OPINI  

Kijne dan Peran Profetis Pemimpin di Tanah Papua

Ansel Deri, Sekretaris Papua Circle Institute, Jakarta. Foto: Istimewa

Loading

Oleh Ansel Deri

Sekretaris Papua Circle Institute, Jakarta

PEMERINTAH dan masyarakat tanah Papua, khususnya umat Kristiani paling timur Indonesia, merayakan secara serentak Satu Abad Nubuatan Domine Izzak Samuel (IS) Kijne di seluruh Papua, tanah Melanesia pada Sabtu (25/10) lalu. Tahun 1923 Kijne menjejakkan kaki di tanah Papua.

Kehadiran Kijne, misionaris sederhana asal Belanda, negeri Kincir Angin, bukan alasan ambisi kuasa atau harta di atas tanah besar itu yang bertabur sumber daya alam (SDA) melimpah.

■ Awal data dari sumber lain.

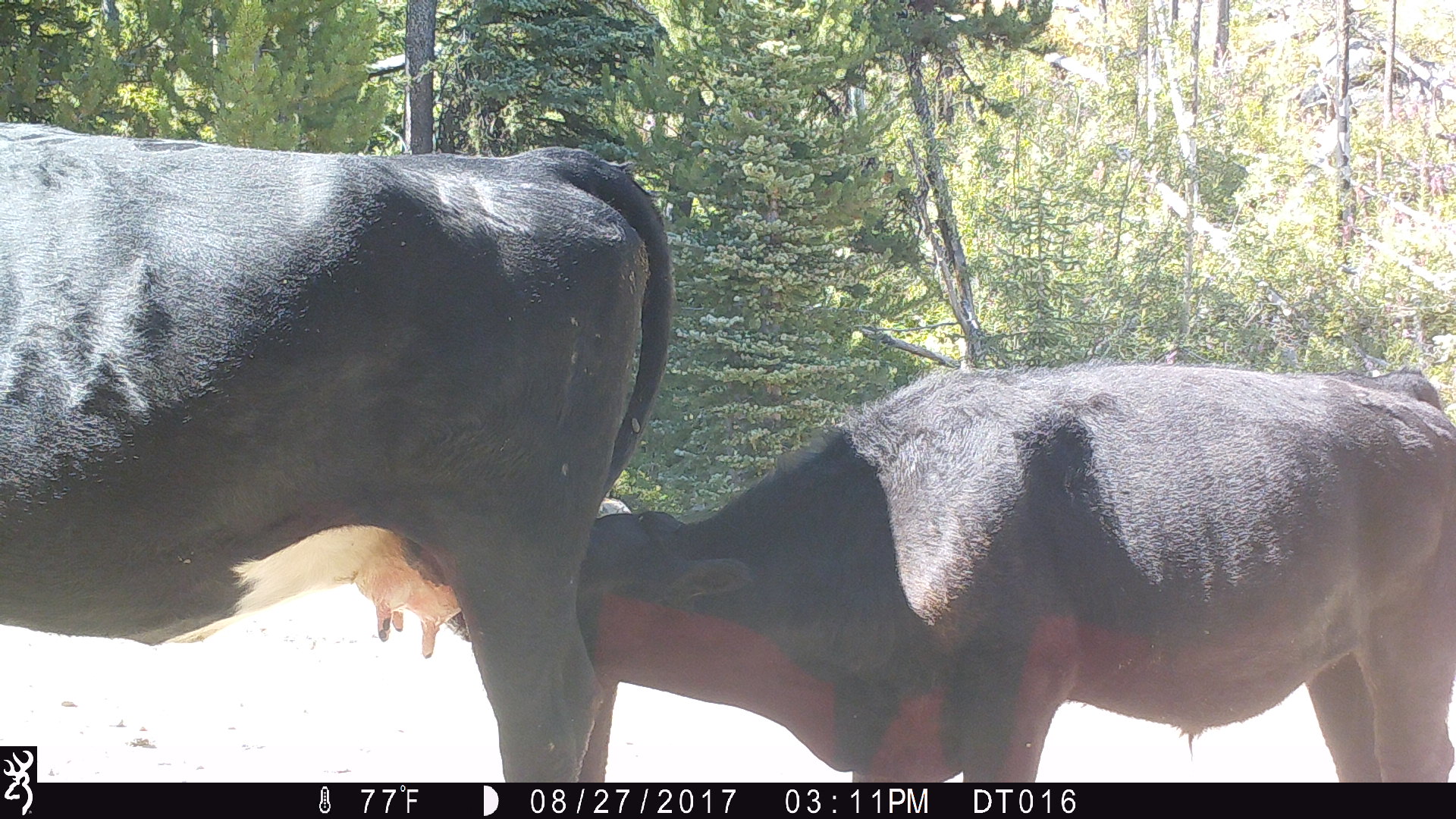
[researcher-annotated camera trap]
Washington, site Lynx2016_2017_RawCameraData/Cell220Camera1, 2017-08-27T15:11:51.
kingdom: Animalia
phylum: Chordata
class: Mammalia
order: Artiodactyla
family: Bovidae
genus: Bos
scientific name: Bos taurus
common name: domestic cattle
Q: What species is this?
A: Domestic cattle (Bos taurus).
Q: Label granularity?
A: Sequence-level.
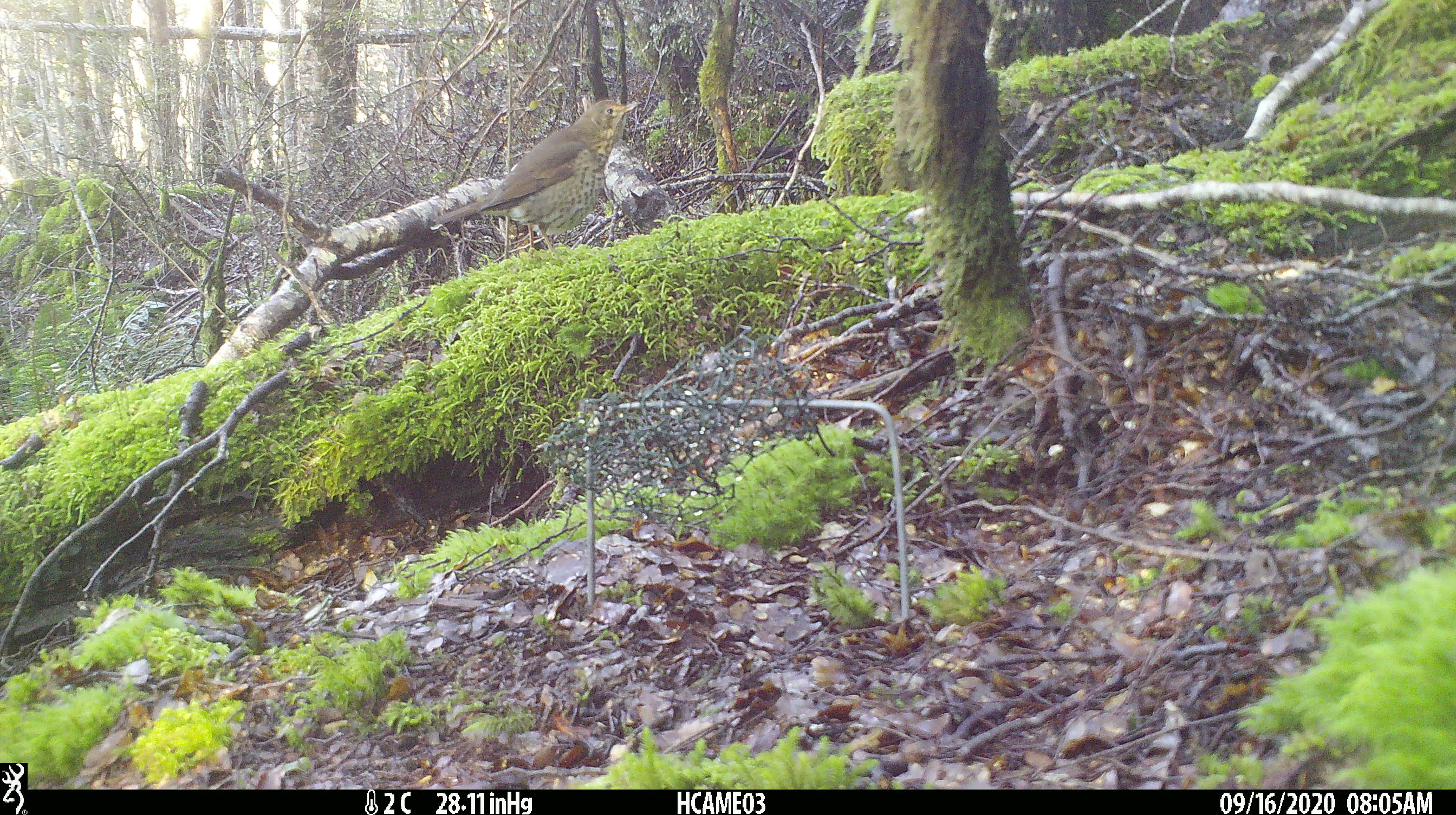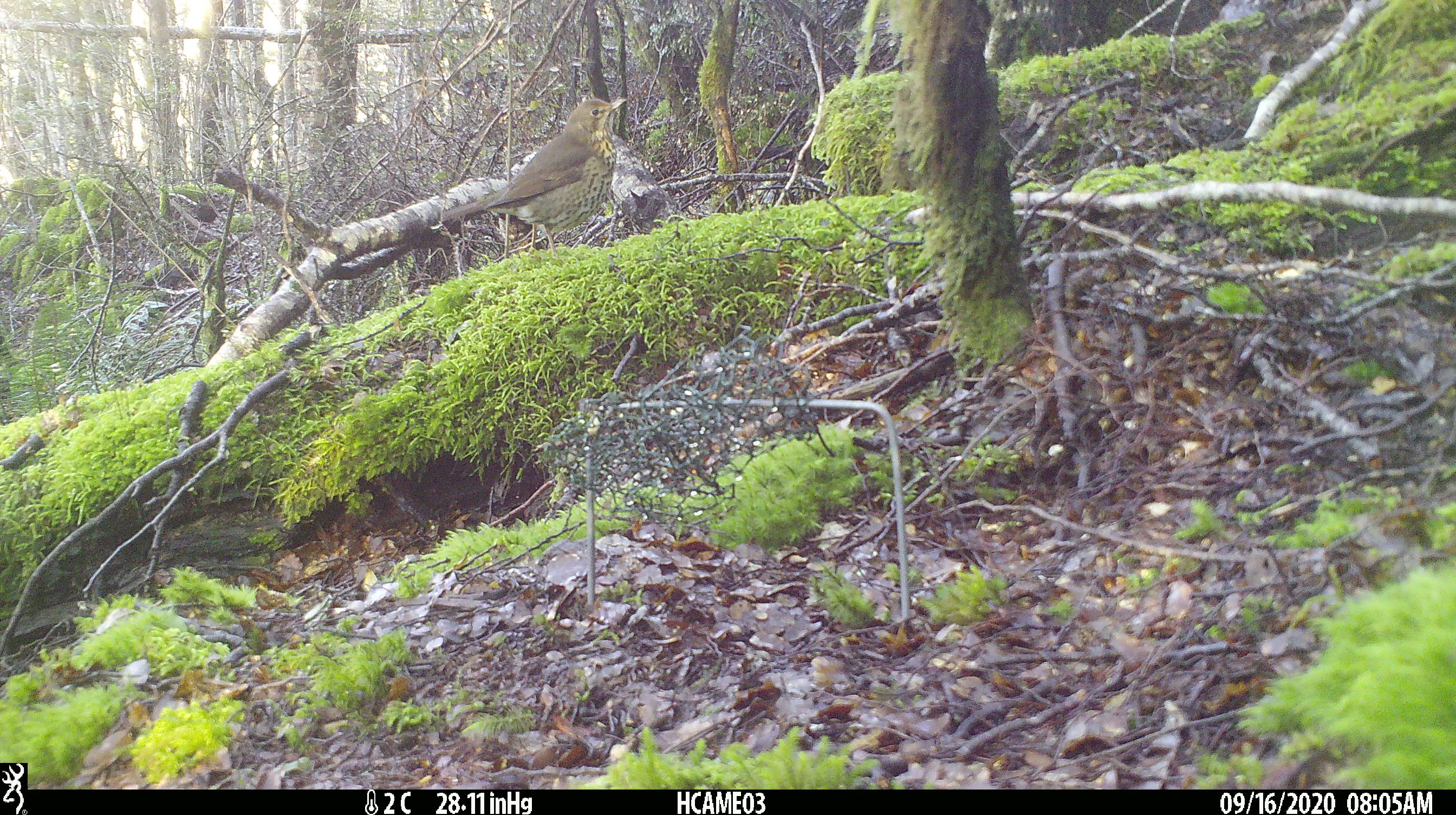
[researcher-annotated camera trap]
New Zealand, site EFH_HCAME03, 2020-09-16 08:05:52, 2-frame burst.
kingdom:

Ia hanya hadir dengan cinta dan visi mulia: membangun masa depan Papua melalui pendidikan, budaya, dan kasih.

Puncak peringatan Satu Abad Nubuatan Kijne diisi dengan doa dan syukuran sebagai momentum rohani dan sosial atas karya Agung Tuhan yang menyata melalui tangan Kijne yang dibaptis sebagai Bapak Bangsa Papua dan Peletak Dasar Peradaban Papua serta para misionaris asing lainnya.

Kijne dan para misionaris perintis agama dan pendidikan di tanah Papua seperti Carl Wilhelm Ottouw, Johann Gottlob Geissler, Cornelis Le Cocq d’Armandville, dan berbagai tarekat misionaris lainnya lengket dengan masyarakat di awal manusia yang tinggal di pulau jumbo paling timur Indonesia belum mengenal agama dan hidup dalam adat dan tradisi yang kuat.

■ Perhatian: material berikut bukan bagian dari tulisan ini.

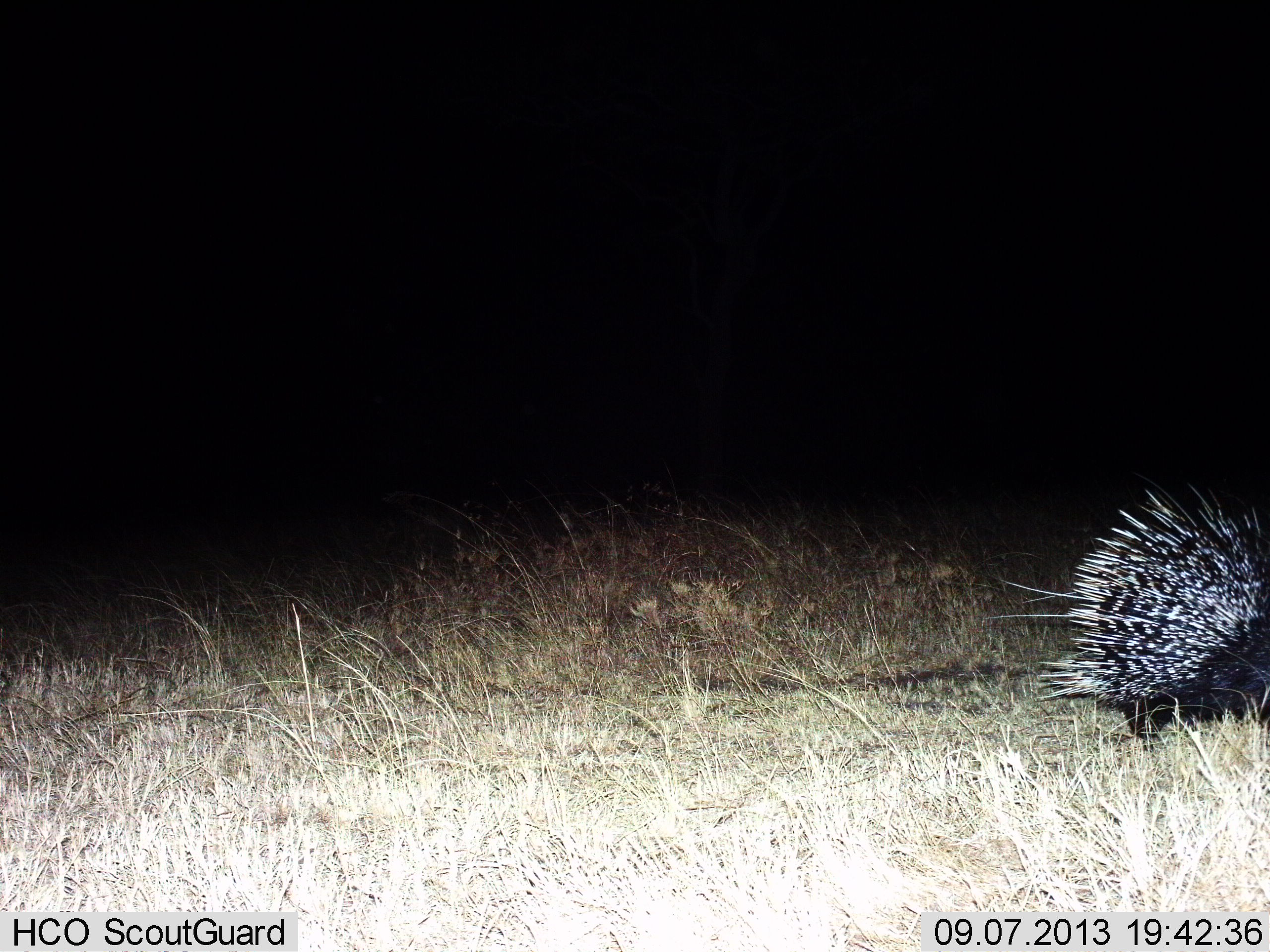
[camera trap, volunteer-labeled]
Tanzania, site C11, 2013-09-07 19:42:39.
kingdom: Animalia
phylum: Chordata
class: Mammalia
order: Rodentia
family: Hystricidae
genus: Hystrix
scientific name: Hystrix cristata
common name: crested porcupine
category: porcupine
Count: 1.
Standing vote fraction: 30%.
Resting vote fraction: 0%.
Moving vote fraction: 60%.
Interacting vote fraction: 0%.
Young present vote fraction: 0%.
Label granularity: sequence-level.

Kehadiran para misionaris dan penginjil di tanah Papua menandai babak awal jejak orang asli Papua mengenal agama dan pendidikan yang berujung lahirnya banyak pemimpin rohani dan pemerintahan di tengah masyarakat. Kijne dan para misionaris asing kala sungguh menyadari betapa besar tanggung jawab seorang misionaris atas tanah Papua.

Tanggung jawab profetis, kenabian mesti bergerak lebih dalam menembus lekuk tanah Papua agar manusia ciptaan-Nya di atas ‘potongan surga yang jatuh ke bumi” juga tersentuh kemajuan dalam iman dan satu tubuh mistik Kristus seturut ajaran iman kristiani.

Momentum Rohani

 Puncak peringatan Satu Abad Nubuatan IS Kijne pada Sabtu (25/10) merupakan momentum rohani dan spiritual umat Kristiani, khususnya para pemimpin pemerintahan dan rohani di tanah Papua. Doa tidak hanya terdaras dari ruang batin umat dan para pemimpin Kristiani untuk memuji kebesaran dan keagungan Tuhan di atas tanah Papua.

Perayaan penuh sukacita masyarakat menjadi gambaran betapa legasi Kijne dan para misionaris sejatinya menjadi tugas dan tanggung jawab tiada batas guna meraih kebaikan bersama (bonum commune) di atas tanah itu.

Ibadah dan syukur melalui perayaan serta merta menjadi wujud nyata dan persembahan kepada Tuhan melalui tangan Kijne dan para misionaris. Perayaan syukur juga sekaligus menjadi ruang refleksi atas pesan para misionaris selama ziarah perjalanan hingga hitungan seratus tahun atau satu abad karya gereja melalui para gembala.

Pada 25 Oktober 1925, di atas batu di Bukit Aitumeiri, Teluk Wondamam, West Papua, Kijne menulis pesan kepada umat dan masyarakat yang dilayaninya. Kata Kijne, “di atas batu ini, saya meletakkan peradaban orang Papua. Sekalipun orang memiliki kepandaian tinggi, akal budi, dan marifat untuk memimpin bangsa ini tetapi bangsa ini akan bangkit dan memimpin dirinya sendiri”.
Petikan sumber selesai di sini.